* [Instructions to follow] Quote the stretch of the article about the Bombay High Court ruling from "As per the case" through "to her injuries.", word for word.

* [Text block]
----------------

Recently, a Mumbai High Court had to call it out for a 35-year-old man that his wife’s refusal to make tea for him isn’t a reason for the assault.
Recently as per the reports, upholding a 35-year-old man’s conviction for assaulting his wife, the Bombay High Court has said the wife’s refusal to make tea for husband could not be accepted as a provocation for him to assault her and observed that wife is “not a chattel or an object”.
In an order passed this month, Justice Revati Mohite Dere said “marriage, ideally, is a partnership based on equality”. The court further adds:
“But, notions of patriarchy and the idea that the woman is a man’s property still prevail in society, leading a man to think that his wife is his “chattel””
What Happened?
As per the sources, Atkar and his wife had been having disputes for some time. On an unfateful day in December 2013, when Aktar’s wife insisted on going out without making a cup of tea for him, he struck her with a hammer.
As per the case details and testimony of the couple’s 6-year-old daughter, Atkar cleaned the spot of the crime, gave his wife a bath, and took her to the hospital. Sadly, after being hospitalized for a week, the wife succumbed to her injuries.
When the defense argued that Atkar was provoked into committing the crime because his wife refused to make tea, the HC strongly rejected the argument.
The HC held that there existed adequate evidence, including the testimony of the man’s daughter, to prove the charges against him. The HC stated that:
“The deceased, by refusing to make tea for the appellant (Atkar), by no stretch of the imagination, can be said to have offered grave and sudden provocation for the appellant to assault her, much less, such a brutal assault,”
“It would not be out of place to observe that a wife is not a chattel or an object,”
The HC further added,
“Such cases reflect the imbalance of gender and skewed patriarchy, the socio-cultural milieu one has grown up in, which often seeps into a marital relationship.”
The court also mentioned how in our society, there is an imbalance of gender roles, where the wife is expected to do all the household chores. While focusing on emotional labor in marriage, Justice Mohite Dere mentioned:
“Emotional labor in a marriage is also expected to be done by the wife. Coupled with these imbalances in the equation, is the imbalance of expectation and subjugation. Social conditions of women also make them handover themselves to their spouses. Thus, men, in such cases, consider themselves as primary partners and their wives, chattel,”
While talking about how even in the 21st century, the husband treats wife as his property, she mentioned:
“It is unfortunate that such”medieval notion” of the wife being the husband’s property still exists, and the wife is expected to do what her husband wished her to do.”
While dismissing the culprit’s appeal against his conviction and sentence, the HC mentioned:
“Thus, the submission of the learned counsel for the appellant that the deceased by refusing to make tea for the appellant offered grave and sudden provocation, is ludicrous, clearly untenable and unsustainable and as such deserves to be rejected,”
The court upheld the conviction and 10 years imprisonment awarded to Santosh Atkar (35), a resident of Pandharpur in Solapur district, by a local court in 2016.
At IFORHER, we feel ashamed to be part of the society, where men have to be told by a court that their wives are not their property. It breaks our heart how this man and his lawyer felt that refusing a tea to a husband could remotely justify his harsh act of beating his wife!
While the judge calls out the irony very impactfully, the horrific incident left us in utter shock. If our Indian men need a court ruling to know that women are not their property and refusing to please them isn’t a ground to beat their wives, we are left with very little hope for our society and future women generations.

----------------

* [Extracted entries]
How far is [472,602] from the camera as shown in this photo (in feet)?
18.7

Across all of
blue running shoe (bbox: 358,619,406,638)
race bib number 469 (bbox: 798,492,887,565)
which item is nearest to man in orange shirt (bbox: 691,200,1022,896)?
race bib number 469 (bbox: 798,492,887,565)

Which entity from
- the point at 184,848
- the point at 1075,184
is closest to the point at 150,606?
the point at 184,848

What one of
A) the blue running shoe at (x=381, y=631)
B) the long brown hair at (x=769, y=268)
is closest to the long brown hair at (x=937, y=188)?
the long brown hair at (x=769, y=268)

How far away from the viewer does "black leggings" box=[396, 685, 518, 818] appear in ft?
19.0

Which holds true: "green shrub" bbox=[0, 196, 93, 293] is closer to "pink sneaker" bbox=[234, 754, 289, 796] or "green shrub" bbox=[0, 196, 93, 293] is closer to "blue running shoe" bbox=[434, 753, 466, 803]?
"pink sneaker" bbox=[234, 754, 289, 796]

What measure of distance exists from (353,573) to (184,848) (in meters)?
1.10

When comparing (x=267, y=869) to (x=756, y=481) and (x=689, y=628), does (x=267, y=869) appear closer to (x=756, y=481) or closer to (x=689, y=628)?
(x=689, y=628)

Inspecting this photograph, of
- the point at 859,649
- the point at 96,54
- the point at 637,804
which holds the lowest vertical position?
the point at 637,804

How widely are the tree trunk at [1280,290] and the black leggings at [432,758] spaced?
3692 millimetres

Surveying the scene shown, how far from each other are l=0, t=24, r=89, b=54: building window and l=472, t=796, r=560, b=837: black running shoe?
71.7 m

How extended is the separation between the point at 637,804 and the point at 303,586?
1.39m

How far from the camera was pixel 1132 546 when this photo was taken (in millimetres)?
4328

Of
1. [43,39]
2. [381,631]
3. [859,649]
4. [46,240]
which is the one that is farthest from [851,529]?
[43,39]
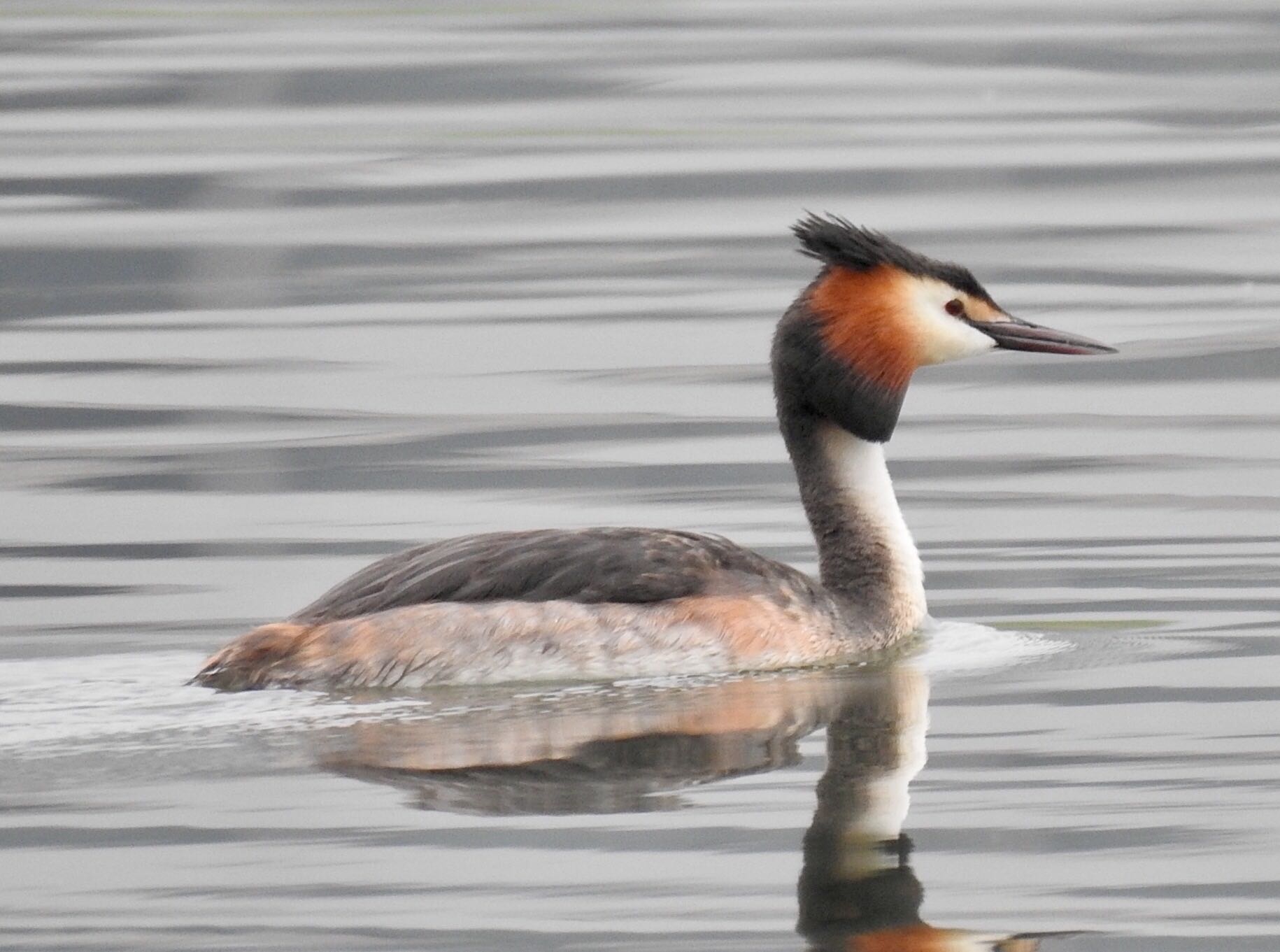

----------------

* [Exercise response]
As per the case details and testimony of the couple’s 6-year-old daughter, Atkar cleaned the spot of the crime, gave his wife a bath, and took her to the hospital. Sadly, after being hospitalized for a week, the wife succumbed to her injuries.